--- start Data for this exercise ---
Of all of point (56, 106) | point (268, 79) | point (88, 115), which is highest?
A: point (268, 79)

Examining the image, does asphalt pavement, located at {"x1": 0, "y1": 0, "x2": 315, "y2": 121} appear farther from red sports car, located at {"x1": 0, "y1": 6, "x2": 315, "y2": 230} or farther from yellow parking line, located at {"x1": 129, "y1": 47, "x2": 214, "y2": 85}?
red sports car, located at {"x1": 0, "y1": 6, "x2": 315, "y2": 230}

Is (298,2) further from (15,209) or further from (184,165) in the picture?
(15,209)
--- end Data for this exercise ---
--- start Data for this exercise ---
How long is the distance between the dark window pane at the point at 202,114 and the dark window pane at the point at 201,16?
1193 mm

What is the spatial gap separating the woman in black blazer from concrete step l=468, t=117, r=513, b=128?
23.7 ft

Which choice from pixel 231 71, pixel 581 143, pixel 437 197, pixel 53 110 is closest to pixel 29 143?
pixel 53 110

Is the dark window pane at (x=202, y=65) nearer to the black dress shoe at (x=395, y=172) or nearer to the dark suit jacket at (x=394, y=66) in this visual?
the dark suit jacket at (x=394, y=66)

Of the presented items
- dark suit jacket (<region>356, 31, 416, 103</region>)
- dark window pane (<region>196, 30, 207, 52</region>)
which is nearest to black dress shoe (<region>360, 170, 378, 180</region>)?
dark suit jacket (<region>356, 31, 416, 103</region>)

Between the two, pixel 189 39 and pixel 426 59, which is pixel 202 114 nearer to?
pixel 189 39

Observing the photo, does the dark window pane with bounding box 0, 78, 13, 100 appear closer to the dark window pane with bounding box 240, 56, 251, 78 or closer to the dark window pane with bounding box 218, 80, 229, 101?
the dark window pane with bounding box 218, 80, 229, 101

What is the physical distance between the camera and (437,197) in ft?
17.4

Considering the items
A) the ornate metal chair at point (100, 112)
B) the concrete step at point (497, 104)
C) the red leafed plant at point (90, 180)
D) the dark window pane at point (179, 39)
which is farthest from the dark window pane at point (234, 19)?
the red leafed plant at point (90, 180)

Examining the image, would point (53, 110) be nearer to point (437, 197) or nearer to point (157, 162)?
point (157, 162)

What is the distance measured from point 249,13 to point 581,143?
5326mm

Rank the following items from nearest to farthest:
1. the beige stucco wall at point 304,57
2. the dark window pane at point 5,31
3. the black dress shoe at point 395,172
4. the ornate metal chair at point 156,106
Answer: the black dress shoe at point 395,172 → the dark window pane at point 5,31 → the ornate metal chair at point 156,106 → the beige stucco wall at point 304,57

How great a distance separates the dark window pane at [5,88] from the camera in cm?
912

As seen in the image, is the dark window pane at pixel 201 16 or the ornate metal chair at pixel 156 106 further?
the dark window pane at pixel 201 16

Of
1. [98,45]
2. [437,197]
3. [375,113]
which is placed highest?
--- end Data for this exercise ---
--- start Data for this exercise ---
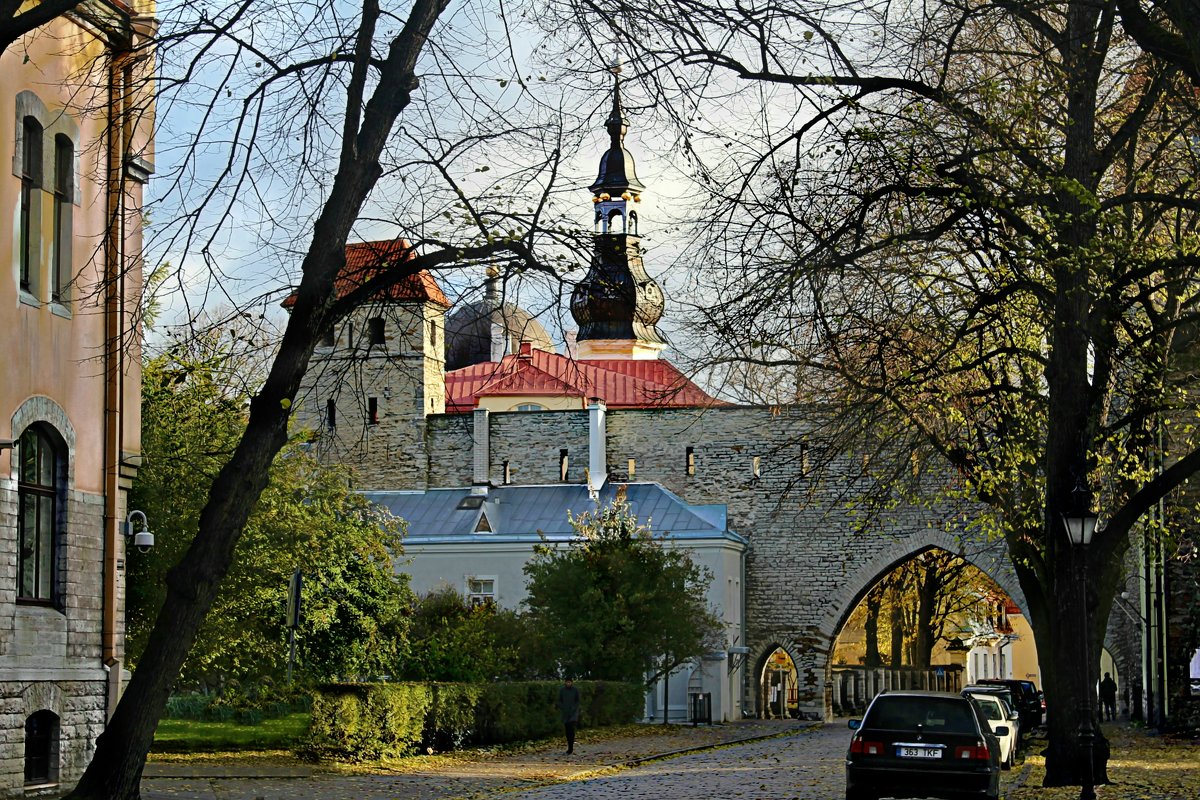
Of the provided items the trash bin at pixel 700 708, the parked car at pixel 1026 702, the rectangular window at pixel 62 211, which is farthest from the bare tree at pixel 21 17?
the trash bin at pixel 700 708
--- end Data for this exercise ---
**Instructions to follow**
Can you render the records as a numbered list, starting with the line that contains "Of all of point" and going on through the line that contains "A: point (268, 79)", leaving out any blank lines?

**Result**
1. Of all of point (56, 106) | point (268, 79) | point (88, 115), which is highest?
2. A: point (268, 79)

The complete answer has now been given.